Restate the whole listing exactly.
● ● ● ● ●
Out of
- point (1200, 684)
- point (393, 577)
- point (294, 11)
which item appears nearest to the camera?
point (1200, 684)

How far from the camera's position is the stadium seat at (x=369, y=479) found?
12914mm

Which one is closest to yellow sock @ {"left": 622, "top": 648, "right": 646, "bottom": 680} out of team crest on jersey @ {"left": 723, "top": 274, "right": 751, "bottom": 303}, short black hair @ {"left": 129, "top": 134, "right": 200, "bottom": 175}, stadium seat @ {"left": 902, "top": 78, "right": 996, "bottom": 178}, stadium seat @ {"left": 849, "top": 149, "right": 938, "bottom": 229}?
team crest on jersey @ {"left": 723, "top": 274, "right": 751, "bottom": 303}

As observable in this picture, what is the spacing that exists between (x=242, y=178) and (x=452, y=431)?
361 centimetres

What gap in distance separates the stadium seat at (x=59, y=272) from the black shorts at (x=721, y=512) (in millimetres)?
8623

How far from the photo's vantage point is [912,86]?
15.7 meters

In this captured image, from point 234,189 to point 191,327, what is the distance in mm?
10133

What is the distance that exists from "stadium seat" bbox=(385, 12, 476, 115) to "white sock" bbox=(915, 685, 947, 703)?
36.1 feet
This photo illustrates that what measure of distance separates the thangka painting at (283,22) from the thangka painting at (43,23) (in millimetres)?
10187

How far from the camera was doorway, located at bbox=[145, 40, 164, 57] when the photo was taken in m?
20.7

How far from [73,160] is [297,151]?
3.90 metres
● ● ● ● ●
Problem solution »
Out of
- point (1200, 684)
- point (393, 577)
- point (294, 11)
which item appears nearest to the camera?
point (1200, 684)

How far from the camera's position is the stadium seat at (x=369, y=479) found?
12914mm

Which one is closest to yellow sock @ {"left": 622, "top": 648, "right": 646, "bottom": 680} out of team crest on jersey @ {"left": 723, "top": 274, "right": 751, "bottom": 303}, short black hair @ {"left": 129, "top": 134, "right": 200, "bottom": 175}, stadium seat @ {"left": 902, "top": 78, "right": 996, "bottom": 178}, stadium seat @ {"left": 849, "top": 149, "right": 938, "bottom": 229}?
team crest on jersey @ {"left": 723, "top": 274, "right": 751, "bottom": 303}

As observable in this picture, what is the spacing that exists between (x=242, y=178) and (x=452, y=431)?
361 centimetres

What gap in distance separates the stadium seat at (x=59, y=272) from the black shorts at (x=721, y=512) (in millimetres)?
8623

How far from the photo's vantage point is [912,86]?
15.7 meters

In this captured image, from point 234,189 to point 191,327, what is the distance in mm?
10133

What is the distance that exists from "stadium seat" bbox=(385, 12, 476, 115) to "white sock" bbox=(915, 685, 947, 703)?
36.1 feet
This photo illustrates that what measure of distance separates the thangka painting at (283,22) from the thangka painting at (43,23) (in millimetres)?
10187

How far from the camera was doorway, located at bbox=[145, 40, 164, 57] when the photo was taken in m?
20.7

How far from [73,160] is [297,151]?
3.90 metres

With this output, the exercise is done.